> _EXCERPT PROVIDED_:
PSMA and Treating Advanced Prostate Cancer

Medically Reviewed by Nazia Q Bandukwala, DO on April 18, 2023
2 min read

Prostate-specific membrane antigen (PSMA) is a protein found in small amounts in your prostate gland. When you have prostate cancer, you have many times more PSMA than normal. This makes PSMA a good target for treating advanced prostate cancer. You might hear this new treatment called lutetium PSMA therapy, Lu-PSMA, or just PSMA therapy.

PSMA therapy uses two drugs joined together. One is a molecule called PSMA-617. It finds and attaches to PSMA on cancer cells.  The other is a radioactive medicine named lutetium 177 (Lu 177). It binds to PSMA-617, which carries it into the tumor. 

This helps destroy cancer with less harm to healthy tissue. PSMA therapy won’t cure prostate cancer, but it may ease symptoms, slow its growth, and help you live longer.

PSMA therapy is for men with metastasized prostate cancer who've tried hormone treatments and chemotherapy. When they don’t slow cancer spread, PSMA therapy may be an option.

Your doctor will talk with you about possible side effects and answer any questions you have. You'll have tests to make sure PSMA therapy is right for you. These include blood tests and tests to check your kidneys and salivary glands. You’ll also have a PSMA PET scan that can spot cancer outside your prostate. This will help target your treatment.

> _RAW DATA_:
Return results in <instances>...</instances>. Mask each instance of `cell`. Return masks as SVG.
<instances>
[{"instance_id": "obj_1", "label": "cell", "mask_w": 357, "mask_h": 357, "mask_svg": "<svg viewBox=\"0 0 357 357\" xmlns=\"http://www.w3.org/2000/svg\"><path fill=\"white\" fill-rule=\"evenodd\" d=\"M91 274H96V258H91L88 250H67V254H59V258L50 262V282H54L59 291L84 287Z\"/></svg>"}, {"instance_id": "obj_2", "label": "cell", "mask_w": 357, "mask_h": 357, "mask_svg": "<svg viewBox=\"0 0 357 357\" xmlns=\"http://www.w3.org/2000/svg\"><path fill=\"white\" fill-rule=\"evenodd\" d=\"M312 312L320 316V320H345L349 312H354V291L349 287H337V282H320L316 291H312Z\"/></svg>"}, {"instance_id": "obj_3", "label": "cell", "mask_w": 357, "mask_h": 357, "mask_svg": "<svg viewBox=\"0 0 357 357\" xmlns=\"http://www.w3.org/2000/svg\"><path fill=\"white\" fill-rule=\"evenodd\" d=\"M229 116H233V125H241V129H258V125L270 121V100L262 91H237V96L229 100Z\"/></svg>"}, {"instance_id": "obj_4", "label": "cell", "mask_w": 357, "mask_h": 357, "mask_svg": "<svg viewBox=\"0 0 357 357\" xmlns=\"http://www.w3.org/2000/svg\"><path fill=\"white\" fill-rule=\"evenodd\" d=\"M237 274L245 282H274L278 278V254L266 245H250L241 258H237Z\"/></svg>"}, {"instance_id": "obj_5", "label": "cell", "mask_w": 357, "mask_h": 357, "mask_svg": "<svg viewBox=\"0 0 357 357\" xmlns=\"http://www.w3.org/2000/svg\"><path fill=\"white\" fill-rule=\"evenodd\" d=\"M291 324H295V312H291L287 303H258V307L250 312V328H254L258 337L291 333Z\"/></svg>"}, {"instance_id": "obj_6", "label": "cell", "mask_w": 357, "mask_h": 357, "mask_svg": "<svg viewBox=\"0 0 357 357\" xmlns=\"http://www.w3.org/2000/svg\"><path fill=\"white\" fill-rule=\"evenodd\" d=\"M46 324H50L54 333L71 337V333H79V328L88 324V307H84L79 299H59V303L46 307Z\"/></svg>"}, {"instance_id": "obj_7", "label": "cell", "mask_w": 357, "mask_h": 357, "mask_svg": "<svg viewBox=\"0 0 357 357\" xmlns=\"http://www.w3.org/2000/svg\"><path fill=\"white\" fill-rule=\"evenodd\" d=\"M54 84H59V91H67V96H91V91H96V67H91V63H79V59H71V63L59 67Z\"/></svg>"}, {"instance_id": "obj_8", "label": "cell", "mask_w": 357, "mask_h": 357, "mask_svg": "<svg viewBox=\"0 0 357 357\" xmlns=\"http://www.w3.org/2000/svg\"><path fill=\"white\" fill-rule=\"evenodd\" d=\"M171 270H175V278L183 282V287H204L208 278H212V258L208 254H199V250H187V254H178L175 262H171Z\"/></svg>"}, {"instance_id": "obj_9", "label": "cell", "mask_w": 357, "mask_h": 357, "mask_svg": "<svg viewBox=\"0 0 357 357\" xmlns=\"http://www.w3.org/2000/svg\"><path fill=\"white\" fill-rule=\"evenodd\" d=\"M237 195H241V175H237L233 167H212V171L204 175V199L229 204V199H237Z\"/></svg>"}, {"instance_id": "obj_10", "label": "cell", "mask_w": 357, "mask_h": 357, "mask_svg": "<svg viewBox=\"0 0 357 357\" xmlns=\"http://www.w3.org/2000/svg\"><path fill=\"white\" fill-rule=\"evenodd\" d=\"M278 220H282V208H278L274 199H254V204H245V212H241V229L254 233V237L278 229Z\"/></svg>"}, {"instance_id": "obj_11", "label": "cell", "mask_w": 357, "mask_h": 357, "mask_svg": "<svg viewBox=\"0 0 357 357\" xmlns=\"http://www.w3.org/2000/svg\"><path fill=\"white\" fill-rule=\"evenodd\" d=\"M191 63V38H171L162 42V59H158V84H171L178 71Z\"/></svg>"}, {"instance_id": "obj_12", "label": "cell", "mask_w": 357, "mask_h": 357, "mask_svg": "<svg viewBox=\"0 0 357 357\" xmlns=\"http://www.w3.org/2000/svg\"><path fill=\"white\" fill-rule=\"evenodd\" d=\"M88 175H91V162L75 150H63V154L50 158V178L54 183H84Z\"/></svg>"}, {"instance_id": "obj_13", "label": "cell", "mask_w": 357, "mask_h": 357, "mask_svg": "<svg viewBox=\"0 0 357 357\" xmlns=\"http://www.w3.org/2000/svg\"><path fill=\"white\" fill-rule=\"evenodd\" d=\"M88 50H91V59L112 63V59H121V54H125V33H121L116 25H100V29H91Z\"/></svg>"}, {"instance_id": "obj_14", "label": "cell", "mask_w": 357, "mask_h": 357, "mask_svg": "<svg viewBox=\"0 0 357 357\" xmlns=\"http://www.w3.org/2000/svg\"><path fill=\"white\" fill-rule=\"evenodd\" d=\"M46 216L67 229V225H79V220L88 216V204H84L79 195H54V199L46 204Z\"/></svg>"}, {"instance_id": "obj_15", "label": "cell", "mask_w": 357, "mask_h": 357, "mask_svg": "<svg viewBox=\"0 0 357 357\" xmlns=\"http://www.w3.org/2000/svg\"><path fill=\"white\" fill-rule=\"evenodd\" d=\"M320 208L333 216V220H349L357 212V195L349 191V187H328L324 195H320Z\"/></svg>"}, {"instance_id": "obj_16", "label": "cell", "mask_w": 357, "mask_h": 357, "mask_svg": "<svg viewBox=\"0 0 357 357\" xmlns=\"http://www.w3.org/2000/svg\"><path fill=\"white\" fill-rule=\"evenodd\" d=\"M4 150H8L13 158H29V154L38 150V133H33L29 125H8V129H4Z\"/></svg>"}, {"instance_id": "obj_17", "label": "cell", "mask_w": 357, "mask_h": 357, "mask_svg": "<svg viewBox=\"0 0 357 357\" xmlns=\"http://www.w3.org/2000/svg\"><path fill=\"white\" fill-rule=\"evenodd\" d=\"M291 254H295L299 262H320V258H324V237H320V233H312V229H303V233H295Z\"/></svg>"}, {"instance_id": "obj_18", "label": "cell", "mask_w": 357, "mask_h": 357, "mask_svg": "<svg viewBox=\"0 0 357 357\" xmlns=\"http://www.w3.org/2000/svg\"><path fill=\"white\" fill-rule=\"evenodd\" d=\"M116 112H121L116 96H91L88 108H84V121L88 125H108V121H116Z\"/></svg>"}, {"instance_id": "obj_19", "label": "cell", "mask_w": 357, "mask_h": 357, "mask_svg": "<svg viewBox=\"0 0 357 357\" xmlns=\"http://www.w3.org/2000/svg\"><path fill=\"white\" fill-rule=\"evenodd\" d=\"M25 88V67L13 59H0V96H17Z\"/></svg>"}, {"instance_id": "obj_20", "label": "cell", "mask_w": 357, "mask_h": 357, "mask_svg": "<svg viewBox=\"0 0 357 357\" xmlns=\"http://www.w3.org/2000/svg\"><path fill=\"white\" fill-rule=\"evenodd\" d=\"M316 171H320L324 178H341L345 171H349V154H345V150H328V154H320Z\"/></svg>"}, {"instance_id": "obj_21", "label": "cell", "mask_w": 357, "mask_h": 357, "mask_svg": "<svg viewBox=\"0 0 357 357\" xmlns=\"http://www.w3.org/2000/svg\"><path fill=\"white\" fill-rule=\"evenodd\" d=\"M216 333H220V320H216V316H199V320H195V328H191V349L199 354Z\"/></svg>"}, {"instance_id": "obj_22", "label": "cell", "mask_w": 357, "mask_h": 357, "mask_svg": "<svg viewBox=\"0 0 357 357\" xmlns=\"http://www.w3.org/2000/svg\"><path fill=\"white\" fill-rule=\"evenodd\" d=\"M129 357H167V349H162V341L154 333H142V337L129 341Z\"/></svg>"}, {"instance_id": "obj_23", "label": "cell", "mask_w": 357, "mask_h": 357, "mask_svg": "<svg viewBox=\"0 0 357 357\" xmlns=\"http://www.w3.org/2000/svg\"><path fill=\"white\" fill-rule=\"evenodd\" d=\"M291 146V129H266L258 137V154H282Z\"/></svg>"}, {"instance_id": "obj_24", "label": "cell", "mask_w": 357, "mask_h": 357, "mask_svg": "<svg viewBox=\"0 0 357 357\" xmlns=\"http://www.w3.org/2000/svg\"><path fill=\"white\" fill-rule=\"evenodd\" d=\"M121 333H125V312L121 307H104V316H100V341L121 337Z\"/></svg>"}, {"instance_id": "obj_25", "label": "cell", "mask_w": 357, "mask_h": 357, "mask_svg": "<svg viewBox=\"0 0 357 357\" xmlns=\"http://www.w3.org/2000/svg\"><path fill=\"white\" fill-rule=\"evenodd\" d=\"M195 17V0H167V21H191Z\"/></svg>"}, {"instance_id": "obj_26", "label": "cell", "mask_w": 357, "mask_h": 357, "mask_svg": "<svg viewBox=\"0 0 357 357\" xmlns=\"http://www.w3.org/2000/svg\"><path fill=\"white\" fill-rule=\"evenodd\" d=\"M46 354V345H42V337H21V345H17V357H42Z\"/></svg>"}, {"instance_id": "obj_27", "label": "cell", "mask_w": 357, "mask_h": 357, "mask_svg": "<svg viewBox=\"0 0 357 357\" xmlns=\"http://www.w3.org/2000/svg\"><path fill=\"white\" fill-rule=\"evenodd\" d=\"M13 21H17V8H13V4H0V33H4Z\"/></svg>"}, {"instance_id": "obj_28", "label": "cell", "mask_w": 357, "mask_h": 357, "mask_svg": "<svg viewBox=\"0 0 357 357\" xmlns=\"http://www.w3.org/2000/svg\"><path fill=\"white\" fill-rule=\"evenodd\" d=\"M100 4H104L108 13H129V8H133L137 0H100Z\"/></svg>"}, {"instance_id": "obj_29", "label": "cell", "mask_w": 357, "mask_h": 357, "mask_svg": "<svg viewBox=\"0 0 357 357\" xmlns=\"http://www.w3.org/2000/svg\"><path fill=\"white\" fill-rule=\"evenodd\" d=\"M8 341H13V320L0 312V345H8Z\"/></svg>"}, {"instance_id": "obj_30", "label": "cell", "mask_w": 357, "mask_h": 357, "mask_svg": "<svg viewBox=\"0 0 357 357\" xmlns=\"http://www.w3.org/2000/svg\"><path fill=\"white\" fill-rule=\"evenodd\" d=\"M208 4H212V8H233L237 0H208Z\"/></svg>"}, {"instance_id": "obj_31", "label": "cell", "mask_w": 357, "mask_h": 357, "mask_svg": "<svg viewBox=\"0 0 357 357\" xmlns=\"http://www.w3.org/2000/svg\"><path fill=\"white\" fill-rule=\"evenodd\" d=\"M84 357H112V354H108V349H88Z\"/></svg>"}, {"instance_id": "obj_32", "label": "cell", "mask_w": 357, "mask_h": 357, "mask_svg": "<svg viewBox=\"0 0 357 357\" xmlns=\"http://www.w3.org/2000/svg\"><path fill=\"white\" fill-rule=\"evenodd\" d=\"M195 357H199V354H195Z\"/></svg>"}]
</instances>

> _TASKS FOR THIS EXERCISE_:
[1] Translate this sentence from the piece on PSMA therapy for advanced prostate cancer into Spanish: "PSMA therapy uses two drugs joined together."
[2] Write the next part of the piece on PSMA therapy for advanced prostate cancer, starting after its final sentence.

> _ANSWERS BY ITEM NUMBER_:
[1] La terapia PSMA utiliza dos fármacos unidos entre sí.

[2]
PSMA therapy usually takes place in a hospital’s nuclear medicine department. A health care professional injects the medicine into a vein in your arm.

It takes about 30 minutes for the drug to infuse into your bloodstream.  

You get anti-nausea meds and a diuretic to help flush the Lu 177 from your system. After that, you may need to wait in the hospital for a few hours or longer to make sure your radiation levels start to come down.

A day or two after your treatment, you'll have an imaging test called a single-photon emission computerized tomography (SPECT) scan. This checks to make sure your therapy hit the right targets.


PSMA therapy can cause:

  • Dry mouth
  • Dry eyes
  • Nausea
  • Vomiting
  • Fatigue  

Most of these symptoms go away in a few days. There’s a small chance dry eyes and mouth can be permanent. A few people have lower blood counts because Lu 177 can affect your bone marrow.  

Lu 177 can also target healthy organs that have very small amounts of PSMA, like your salivary glands, small intestine, and kidneys.

Talk with your doctor to see if PSMA treatment is right for you.